In the above examples, the movable ribs are moved between two stages, i.e., the initial position and the position moved down from the initial position. However, as described in the above embodiment, the movable ribs may be moved among more than two stages, and the position of the movable ribs may be controlled in accordance with the sheet type, the environmental temperature, the environmental humidity, and the droplet adhering amount. Furthermore, the position of the movable ribs may be controlled in accordance with the thickness of the sheet or the droplet adhering ratio (the droplet adhering ratio is obtained by the area of the liquid droplet adhering region with respect to the sheet area).

The image forming apparatus according to an embodiment of the present invention is not limited to a single-functional printer; the image forming apparatus may be a multifunction peripheral having functions of a printer, a fax machine, and a copier.

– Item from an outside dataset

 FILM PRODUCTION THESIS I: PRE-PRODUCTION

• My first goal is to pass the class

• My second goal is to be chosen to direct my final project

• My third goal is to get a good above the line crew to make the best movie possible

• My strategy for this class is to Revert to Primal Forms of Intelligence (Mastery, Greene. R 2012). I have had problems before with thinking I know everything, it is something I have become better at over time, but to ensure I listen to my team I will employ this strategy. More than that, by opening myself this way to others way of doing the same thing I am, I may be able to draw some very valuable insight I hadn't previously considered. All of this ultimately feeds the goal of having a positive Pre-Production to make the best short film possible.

The present invention is not limited to the specifically disclosed embodiment, and variations and modifications may be made without departing from the scope of the present invention.

The present application is based on Japanese Priority Patent Application No. 2008-194324, filed on Jul. 29, 2008, the entire contents of which are hereby incorporated herein by reference.

Claims

1. An image forming apparatus comprising:

a recording head configured to jet liquid droplets; and

a sheet supporting unit configured to support a sheet that is conveyed facing the recording head, in such a manner that a predetermined gap is provided between the sheet and the recording head, the sheet supporting unit comprising fixed ribs and movable ribs, wherein:

the movable ribs are movable within a range such that a top edge of each of the movable ribs supporting the sheet does not exceed a top edge of each of the fixed ribs supporting the sheet.

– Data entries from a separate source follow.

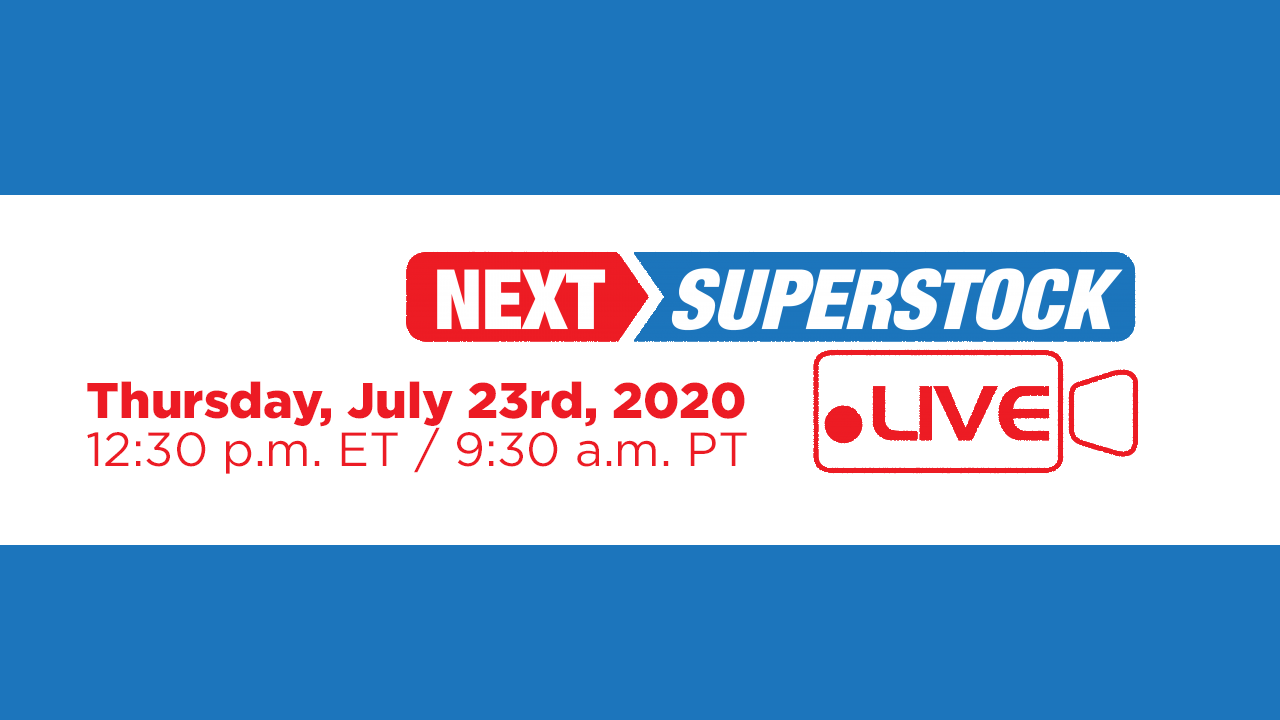 NEXT SUPERSTOCK

Thursday, July 23rd, 2020
12:30 p.m. ET / 9:30 a.m. PT

LIVE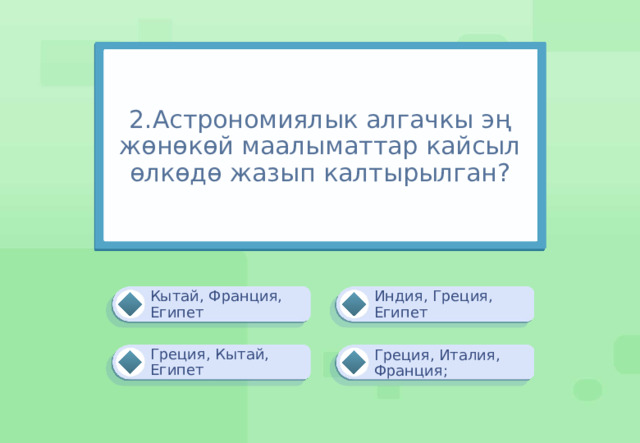 2.Астрономиялык алгачкы эң жөнөкөй маалыматтар кайсыл өлкөдө жазып калтырылган?

Кытай, Франция, Египет

Индия, Греция, Египет

Греция, Кытай, Египет

Греция, Италия, Франция;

2. The image forming apparatus according to claim 1, wherein:

the movable ribs are movable in a stepwise manner or in a stepless manner.

3. The image forming apparatus according to claim 1, wherein:

each top edge of either or both of the fixed ribs and the movable ribs has a cross-sectional shape that is semicircular or semiellipse, or has a cross-sectional shape that becomes smaller toward the tip so as to form a pointed shape.

4. The image forming apparatus according to claim 1, wherein:

the movable ribs are moved in accordance with any one of a type of the sheet, a thickness of the sheet, an environmental temperature, environmental humidity, a droplet adhering amount on the sheet, and a droplet adhering ratio on the sheet.